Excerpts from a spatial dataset
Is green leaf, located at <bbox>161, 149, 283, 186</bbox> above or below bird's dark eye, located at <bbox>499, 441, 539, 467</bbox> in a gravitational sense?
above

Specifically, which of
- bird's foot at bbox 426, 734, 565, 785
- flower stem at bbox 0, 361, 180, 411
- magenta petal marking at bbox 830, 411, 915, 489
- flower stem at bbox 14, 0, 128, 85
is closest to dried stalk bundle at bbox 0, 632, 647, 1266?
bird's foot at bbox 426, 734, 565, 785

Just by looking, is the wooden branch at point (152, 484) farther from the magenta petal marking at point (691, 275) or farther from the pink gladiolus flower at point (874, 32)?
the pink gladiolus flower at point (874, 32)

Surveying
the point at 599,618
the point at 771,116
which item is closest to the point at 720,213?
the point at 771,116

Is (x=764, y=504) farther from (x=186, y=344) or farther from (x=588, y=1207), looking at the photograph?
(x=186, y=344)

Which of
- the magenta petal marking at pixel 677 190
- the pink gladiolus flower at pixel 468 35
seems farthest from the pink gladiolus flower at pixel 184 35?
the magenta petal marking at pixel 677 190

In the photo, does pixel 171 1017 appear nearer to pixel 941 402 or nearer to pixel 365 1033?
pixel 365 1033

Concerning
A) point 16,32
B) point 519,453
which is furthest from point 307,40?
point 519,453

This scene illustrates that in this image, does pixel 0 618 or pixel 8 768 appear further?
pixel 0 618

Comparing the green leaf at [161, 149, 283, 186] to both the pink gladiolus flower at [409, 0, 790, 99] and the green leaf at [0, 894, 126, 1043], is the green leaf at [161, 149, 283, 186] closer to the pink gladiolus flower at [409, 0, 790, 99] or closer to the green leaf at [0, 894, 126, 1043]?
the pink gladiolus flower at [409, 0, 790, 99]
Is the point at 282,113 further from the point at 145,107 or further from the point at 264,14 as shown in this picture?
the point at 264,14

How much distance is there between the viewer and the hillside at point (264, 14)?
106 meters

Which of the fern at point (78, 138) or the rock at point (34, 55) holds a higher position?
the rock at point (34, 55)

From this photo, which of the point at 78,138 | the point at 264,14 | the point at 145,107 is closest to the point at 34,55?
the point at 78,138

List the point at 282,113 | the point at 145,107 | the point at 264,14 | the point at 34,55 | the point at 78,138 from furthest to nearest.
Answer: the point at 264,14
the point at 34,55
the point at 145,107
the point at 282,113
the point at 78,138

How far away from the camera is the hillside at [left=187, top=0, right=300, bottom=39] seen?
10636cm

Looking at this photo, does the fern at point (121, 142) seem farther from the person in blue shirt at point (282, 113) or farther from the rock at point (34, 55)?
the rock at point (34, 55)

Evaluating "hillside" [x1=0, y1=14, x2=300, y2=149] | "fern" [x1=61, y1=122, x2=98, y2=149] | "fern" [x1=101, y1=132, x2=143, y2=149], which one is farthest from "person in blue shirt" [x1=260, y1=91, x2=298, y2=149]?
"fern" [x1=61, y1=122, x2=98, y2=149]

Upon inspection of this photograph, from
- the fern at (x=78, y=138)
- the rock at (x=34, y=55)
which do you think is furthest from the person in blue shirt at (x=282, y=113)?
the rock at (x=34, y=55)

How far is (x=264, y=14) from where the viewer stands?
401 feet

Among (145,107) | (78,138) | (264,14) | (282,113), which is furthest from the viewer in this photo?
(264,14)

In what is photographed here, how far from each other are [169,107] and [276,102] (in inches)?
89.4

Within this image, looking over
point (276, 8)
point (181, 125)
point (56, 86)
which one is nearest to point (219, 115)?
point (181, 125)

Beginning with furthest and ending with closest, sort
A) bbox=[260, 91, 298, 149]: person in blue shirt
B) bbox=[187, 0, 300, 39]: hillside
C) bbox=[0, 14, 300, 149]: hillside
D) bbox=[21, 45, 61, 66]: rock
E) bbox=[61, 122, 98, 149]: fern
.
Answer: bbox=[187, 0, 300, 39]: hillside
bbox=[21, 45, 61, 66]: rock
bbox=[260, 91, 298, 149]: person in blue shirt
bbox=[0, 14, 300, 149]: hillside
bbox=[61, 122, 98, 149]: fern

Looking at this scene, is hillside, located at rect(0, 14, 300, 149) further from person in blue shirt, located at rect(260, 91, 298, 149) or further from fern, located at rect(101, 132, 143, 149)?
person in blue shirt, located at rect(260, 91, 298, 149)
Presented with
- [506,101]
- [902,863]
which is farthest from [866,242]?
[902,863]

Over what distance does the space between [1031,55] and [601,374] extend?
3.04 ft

### TASK BRIEF
Restate the whole of the material exactly.

### WRITTEN ANSWER
Is green leaf, located at <bbox>161, 149, 283, 186</bbox> above or below bird's dark eye, located at <bbox>499, 441, 539, 467</bbox> in a gravitational sense?
above

Specifically, which of
- bird's foot at bbox 426, 734, 565, 785
- flower stem at bbox 0, 361, 180, 411
- magenta petal marking at bbox 830, 411, 915, 489
- flower stem at bbox 14, 0, 128, 85
is closest to dried stalk bundle at bbox 0, 632, 647, 1266?
bird's foot at bbox 426, 734, 565, 785

Just by looking, is the wooden branch at point (152, 484) farther from the magenta petal marking at point (691, 275) or farther from the pink gladiolus flower at point (874, 32)?
the pink gladiolus flower at point (874, 32)

Surveying
the point at 599,618
the point at 771,116
which item is closest to the point at 720,213?
the point at 771,116

Is (x=764, y=504) farther from (x=186, y=344) or farther from (x=588, y=1207), looking at the photograph?
(x=186, y=344)

Which of
- the magenta petal marking at pixel 677 190
- the pink gladiolus flower at pixel 468 35
seems farthest from the pink gladiolus flower at pixel 184 35?
the magenta petal marking at pixel 677 190

In the photo, does pixel 171 1017 appear nearer to pixel 941 402 or nearer to pixel 365 1033?
pixel 365 1033

Concerning
A) point 16,32
B) point 519,453
which is furthest from point 307,40?
point 519,453

This scene illustrates that in this image, does pixel 0 618 or pixel 8 768 appear further?
pixel 0 618

Comparing the green leaf at [161, 149, 283, 186] to both the pink gladiolus flower at [409, 0, 790, 99] and the green leaf at [0, 894, 126, 1043], is the green leaf at [161, 149, 283, 186] closer to the pink gladiolus flower at [409, 0, 790, 99] or closer to the green leaf at [0, 894, 126, 1043]?
the pink gladiolus flower at [409, 0, 790, 99]
Is the point at 282,113 further from the point at 145,107 or further from the point at 264,14 as shown in this picture?
the point at 264,14

How much distance is there between the viewer and the hillside at point (264, 14)?
106 meters

Which of the fern at point (78, 138) or the rock at point (34, 55) holds a higher position?
the rock at point (34, 55)

From this photo, which of the point at 78,138 | the point at 264,14 | the point at 145,107 is closest to the point at 34,55?
the point at 78,138

List the point at 282,113 | the point at 145,107 | the point at 264,14 | the point at 34,55 | the point at 78,138 from furthest to nearest.
Answer: the point at 264,14
the point at 34,55
the point at 145,107
the point at 282,113
the point at 78,138

How far away from the camera is the hillside at [left=187, top=0, right=300, bottom=39] seen?
10636cm

Looking at this photo, does the fern at point (121, 142) seem farther from the person in blue shirt at point (282, 113) or farther from the rock at point (34, 55)?
the rock at point (34, 55)

Evaluating "hillside" [x1=0, y1=14, x2=300, y2=149] | "fern" [x1=61, y1=122, x2=98, y2=149] | "fern" [x1=101, y1=132, x2=143, y2=149], which one is farthest from "person in blue shirt" [x1=260, y1=91, x2=298, y2=149]?
"fern" [x1=61, y1=122, x2=98, y2=149]

Upon inspection of this photograph, from
- the fern at (x=78, y=138)
- the rock at (x=34, y=55)
which do you think is furthest from the person in blue shirt at (x=282, y=113)?
the rock at (x=34, y=55)

How far is (x=264, y=14) from where the viewer stands?
401 feet

Among (145,107) | (78,138) | (264,14) | (282,113), which is furthest from the viewer in this photo?
(264,14)

In what is photographed here, how far from each other are [169,107] and [276,102] (in inches)?
89.4

Within this image, looking over
point (276, 8)
point (181, 125)
point (56, 86)
which one is nearest to point (219, 115)?
point (181, 125)

Beginning with furthest and ending with closest, sort
A) bbox=[260, 91, 298, 149]: person in blue shirt
B) bbox=[187, 0, 300, 39]: hillside
C) bbox=[0, 14, 300, 149]: hillside
D) bbox=[21, 45, 61, 66]: rock
E) bbox=[61, 122, 98, 149]: fern
.
Answer: bbox=[187, 0, 300, 39]: hillside
bbox=[21, 45, 61, 66]: rock
bbox=[260, 91, 298, 149]: person in blue shirt
bbox=[0, 14, 300, 149]: hillside
bbox=[61, 122, 98, 149]: fern

Looking at this scene, is hillside, located at rect(0, 14, 300, 149) further from person in blue shirt, located at rect(260, 91, 298, 149) or further from fern, located at rect(101, 132, 143, 149)?
person in blue shirt, located at rect(260, 91, 298, 149)
Presented with
- [506,101]
- [902,863]
which is farthest from [866,242]?
[902,863]

Over what distance does the space between [1031,55] and [601,374] extend?
3.04 ft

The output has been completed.